Count the lines in the listing below that contain the string "pedestal" with matching case. Reply with the number only.

Lines of data:

+++

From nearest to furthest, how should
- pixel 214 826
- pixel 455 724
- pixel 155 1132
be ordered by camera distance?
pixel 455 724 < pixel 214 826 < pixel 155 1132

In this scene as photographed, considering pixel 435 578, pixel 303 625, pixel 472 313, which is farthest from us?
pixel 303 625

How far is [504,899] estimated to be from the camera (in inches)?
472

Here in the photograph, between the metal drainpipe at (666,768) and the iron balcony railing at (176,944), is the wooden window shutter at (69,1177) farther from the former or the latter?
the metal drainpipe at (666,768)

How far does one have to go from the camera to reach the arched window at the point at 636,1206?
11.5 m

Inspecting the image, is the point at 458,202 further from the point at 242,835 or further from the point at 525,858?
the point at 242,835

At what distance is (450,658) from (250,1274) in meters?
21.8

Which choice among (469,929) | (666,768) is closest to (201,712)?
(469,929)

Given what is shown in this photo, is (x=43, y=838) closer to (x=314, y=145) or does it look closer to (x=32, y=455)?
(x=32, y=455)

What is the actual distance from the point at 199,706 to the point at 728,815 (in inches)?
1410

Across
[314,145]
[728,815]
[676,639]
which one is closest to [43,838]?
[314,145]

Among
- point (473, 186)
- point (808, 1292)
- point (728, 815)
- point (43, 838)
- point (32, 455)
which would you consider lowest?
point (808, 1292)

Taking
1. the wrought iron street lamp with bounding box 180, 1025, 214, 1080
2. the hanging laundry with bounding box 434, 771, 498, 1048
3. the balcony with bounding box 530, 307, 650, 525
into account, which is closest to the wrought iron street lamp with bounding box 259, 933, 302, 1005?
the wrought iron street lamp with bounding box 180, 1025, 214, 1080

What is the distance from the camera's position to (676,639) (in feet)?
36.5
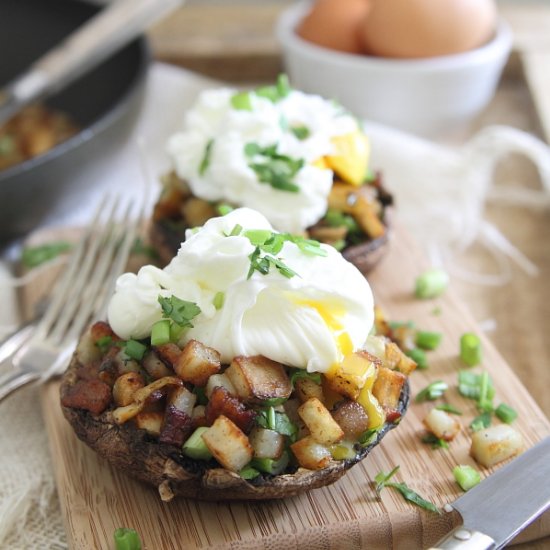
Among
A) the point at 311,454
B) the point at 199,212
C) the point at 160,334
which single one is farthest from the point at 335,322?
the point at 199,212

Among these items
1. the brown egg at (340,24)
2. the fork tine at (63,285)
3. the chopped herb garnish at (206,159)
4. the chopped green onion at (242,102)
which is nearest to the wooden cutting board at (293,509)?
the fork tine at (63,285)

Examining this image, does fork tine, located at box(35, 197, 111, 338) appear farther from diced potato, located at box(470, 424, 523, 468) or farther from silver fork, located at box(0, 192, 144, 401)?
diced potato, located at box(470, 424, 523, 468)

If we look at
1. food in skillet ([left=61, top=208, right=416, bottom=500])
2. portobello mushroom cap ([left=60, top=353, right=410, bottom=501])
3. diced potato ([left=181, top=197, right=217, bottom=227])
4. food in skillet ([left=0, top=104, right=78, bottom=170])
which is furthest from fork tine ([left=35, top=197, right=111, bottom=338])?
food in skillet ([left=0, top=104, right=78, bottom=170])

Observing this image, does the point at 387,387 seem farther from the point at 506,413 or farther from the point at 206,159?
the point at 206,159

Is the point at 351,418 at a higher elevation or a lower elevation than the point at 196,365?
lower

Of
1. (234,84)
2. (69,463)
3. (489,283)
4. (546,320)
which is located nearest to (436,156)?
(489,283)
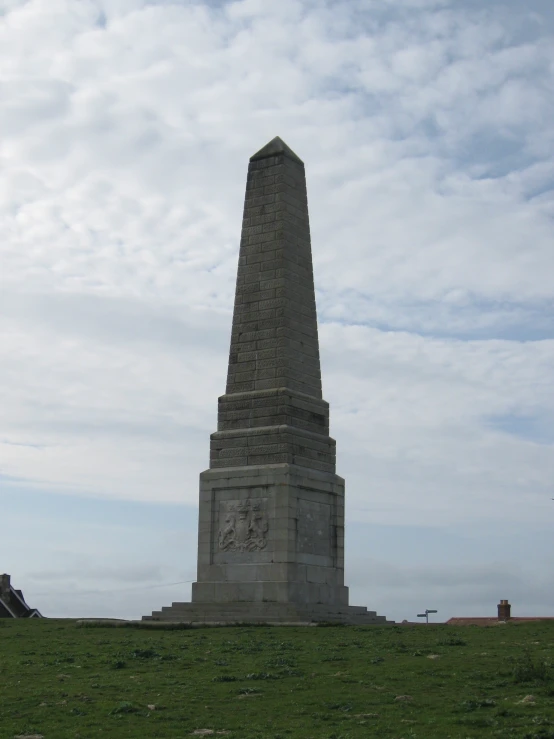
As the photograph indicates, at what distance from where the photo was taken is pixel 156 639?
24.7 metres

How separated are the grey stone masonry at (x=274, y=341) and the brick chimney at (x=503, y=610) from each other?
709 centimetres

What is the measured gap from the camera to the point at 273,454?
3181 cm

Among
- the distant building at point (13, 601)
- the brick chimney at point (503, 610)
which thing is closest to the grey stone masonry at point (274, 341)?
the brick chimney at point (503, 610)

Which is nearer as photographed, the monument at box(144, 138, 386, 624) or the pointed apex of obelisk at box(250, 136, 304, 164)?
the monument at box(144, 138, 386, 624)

+++

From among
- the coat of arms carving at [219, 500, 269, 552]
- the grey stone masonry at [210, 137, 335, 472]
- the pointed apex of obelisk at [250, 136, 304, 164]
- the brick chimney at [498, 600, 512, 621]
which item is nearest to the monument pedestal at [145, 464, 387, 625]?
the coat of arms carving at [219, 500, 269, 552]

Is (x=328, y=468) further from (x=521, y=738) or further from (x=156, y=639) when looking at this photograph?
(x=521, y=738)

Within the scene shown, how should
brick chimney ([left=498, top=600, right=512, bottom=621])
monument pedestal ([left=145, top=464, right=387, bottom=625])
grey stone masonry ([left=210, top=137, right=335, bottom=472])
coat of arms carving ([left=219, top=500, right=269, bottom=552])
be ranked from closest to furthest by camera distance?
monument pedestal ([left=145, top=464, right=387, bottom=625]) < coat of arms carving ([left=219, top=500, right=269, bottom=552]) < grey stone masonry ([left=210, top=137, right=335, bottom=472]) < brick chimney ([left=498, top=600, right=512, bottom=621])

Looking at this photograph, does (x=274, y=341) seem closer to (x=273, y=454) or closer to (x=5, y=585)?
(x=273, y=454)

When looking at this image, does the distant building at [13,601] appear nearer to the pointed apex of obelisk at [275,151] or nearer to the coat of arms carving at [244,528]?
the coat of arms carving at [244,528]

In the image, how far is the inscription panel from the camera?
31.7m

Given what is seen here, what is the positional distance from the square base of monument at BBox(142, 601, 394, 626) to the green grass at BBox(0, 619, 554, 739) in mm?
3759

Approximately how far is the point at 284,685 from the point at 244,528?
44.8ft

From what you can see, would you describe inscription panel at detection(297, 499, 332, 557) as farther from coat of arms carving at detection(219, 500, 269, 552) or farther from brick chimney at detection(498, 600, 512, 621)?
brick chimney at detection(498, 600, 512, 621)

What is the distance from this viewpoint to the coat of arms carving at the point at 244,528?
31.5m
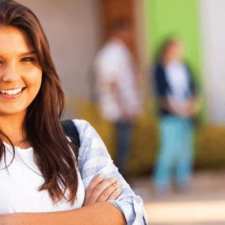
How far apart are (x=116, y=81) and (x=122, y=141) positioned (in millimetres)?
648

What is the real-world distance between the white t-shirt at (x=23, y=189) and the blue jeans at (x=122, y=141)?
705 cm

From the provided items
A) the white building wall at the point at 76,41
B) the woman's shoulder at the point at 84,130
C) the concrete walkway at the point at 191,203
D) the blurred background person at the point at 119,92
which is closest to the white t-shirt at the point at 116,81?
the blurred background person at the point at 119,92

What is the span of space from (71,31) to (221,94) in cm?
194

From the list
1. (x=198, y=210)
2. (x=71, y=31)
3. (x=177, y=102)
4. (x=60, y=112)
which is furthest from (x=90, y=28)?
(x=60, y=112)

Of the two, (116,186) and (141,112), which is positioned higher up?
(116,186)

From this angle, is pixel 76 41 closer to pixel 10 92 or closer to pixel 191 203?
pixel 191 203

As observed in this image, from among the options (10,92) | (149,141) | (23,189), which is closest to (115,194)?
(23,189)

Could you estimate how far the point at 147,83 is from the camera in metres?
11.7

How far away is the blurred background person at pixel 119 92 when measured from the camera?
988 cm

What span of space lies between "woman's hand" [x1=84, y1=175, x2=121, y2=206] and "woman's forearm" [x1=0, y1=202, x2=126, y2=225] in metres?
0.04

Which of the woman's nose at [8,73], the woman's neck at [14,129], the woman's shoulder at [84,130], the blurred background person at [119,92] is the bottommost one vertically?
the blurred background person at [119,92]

+++

• _Exercise output_
3